▶ _Task description_: For each line of the listing, output an exact copy.

▶ _Provided data_:
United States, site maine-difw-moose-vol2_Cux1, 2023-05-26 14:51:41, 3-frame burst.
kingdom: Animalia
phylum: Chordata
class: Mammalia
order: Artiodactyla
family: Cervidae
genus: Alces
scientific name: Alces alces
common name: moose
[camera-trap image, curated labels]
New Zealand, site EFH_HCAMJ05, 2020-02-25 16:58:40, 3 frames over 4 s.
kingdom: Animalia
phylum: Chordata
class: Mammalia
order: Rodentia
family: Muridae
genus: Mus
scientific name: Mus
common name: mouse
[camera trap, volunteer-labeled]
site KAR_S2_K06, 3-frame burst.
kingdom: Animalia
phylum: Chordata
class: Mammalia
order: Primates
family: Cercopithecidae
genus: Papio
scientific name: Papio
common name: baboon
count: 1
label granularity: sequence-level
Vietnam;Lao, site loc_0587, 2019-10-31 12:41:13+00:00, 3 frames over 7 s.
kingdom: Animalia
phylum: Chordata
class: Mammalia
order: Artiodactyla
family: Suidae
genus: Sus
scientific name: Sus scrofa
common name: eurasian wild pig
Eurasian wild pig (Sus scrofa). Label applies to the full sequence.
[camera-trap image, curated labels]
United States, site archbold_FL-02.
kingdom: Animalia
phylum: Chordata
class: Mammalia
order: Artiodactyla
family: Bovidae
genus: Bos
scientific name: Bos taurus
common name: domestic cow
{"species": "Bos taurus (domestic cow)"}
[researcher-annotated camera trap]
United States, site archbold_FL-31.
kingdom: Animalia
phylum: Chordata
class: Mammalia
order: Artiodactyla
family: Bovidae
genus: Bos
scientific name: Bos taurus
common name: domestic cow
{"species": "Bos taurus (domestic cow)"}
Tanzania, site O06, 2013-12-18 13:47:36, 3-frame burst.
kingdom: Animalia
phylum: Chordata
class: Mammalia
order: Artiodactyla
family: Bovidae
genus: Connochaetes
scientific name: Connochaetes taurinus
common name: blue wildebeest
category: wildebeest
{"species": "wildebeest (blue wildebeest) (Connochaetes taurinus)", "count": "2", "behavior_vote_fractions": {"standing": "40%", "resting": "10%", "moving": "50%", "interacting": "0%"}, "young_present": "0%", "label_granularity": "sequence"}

▶ _Answer to the problem_:
United States, site maine-difw-moose-vol2_Cux1, 2023-05-26 14:51:41, 3-frame burst.
kingdom: Animalia
phylum: Chordata
class: Mammalia
order: Artiodactyla
family: Cervidae
genus: Alces
scientific name: Alces alces
common name: moose
[camera-trap image, curated labels]
New Zealand, site EFH_HCAMJ05, 2020-02-25 16:58:40, 3 frames over 4 s.
kingdom: Animalia
phylum: Chordata
class: Mammalia
order: Rodentia
family: Muridae
genus: Mus
scientific name: Mus
common name: mouse
[camera trap, volunteer-labeled]
site KAR_S2_K06, 3-frame burst.
kingdom: Animalia
phylum: Chordata
class: Mammalia
order: Primates
family: Cercopithecidae
genus: Papio
scientific name: Papio
common name: baboon
count: 1
label granularity: sequence-level
Vietnam;Lao, site loc_0587, 2019-10-31 12:41:13+00:00, 3 frames over 7 s.
kingdom: Animalia
phylum: Chordata
class: Mammalia
order: Artiodactyla
family: Suidae
genus: Sus
scientific name: Sus scrofa
common name: eurasian wild pig
Eurasian wild pig (Sus scrofa). Label applies to the full sequence.
[camera-trap image, curated labels]
United States, site archbold_FL-02.
kingdom: Animalia
phylum: Chordata
class: Mammalia
order: Artiodactyla
family: Bovidae
genus: Bos
scientific name: Bos taurus
common name: domestic cow
{"species": "Bos taurus (domestic cow)"}
[researcher-annotated camera trap]
United States, site archbold_FL-31.
kingdom: Animalia
phylum: Chordata
class: Mammalia
order: Artiodactyla
family: Bovidae
genus: Bos
scientific name: Bos taurus
common name: domestic cow
{"species": "Bos taurus (domestic cow)"}
Tanzania, site O06, 2013-12-18 13:47:36, 3-frame burst.
kingdom: Animalia
phylum: Chordata
class: Mammalia
order: Artiodactyla
family: Bovidae
genus: Connochaetes
scientific name: Connochaetes taurinus
common name: blue wildebeest
category: wildebeest
{"species": "wildebeest (blue wildebeest) (Connochaetes taurinus)", "count": "2", "behavior_vote_fractions": {"standing": "40%", "resting": "10%", "moving": "50%", "interacting": "0%"}, "young_present": "0%", "label_granularity": "sequence"}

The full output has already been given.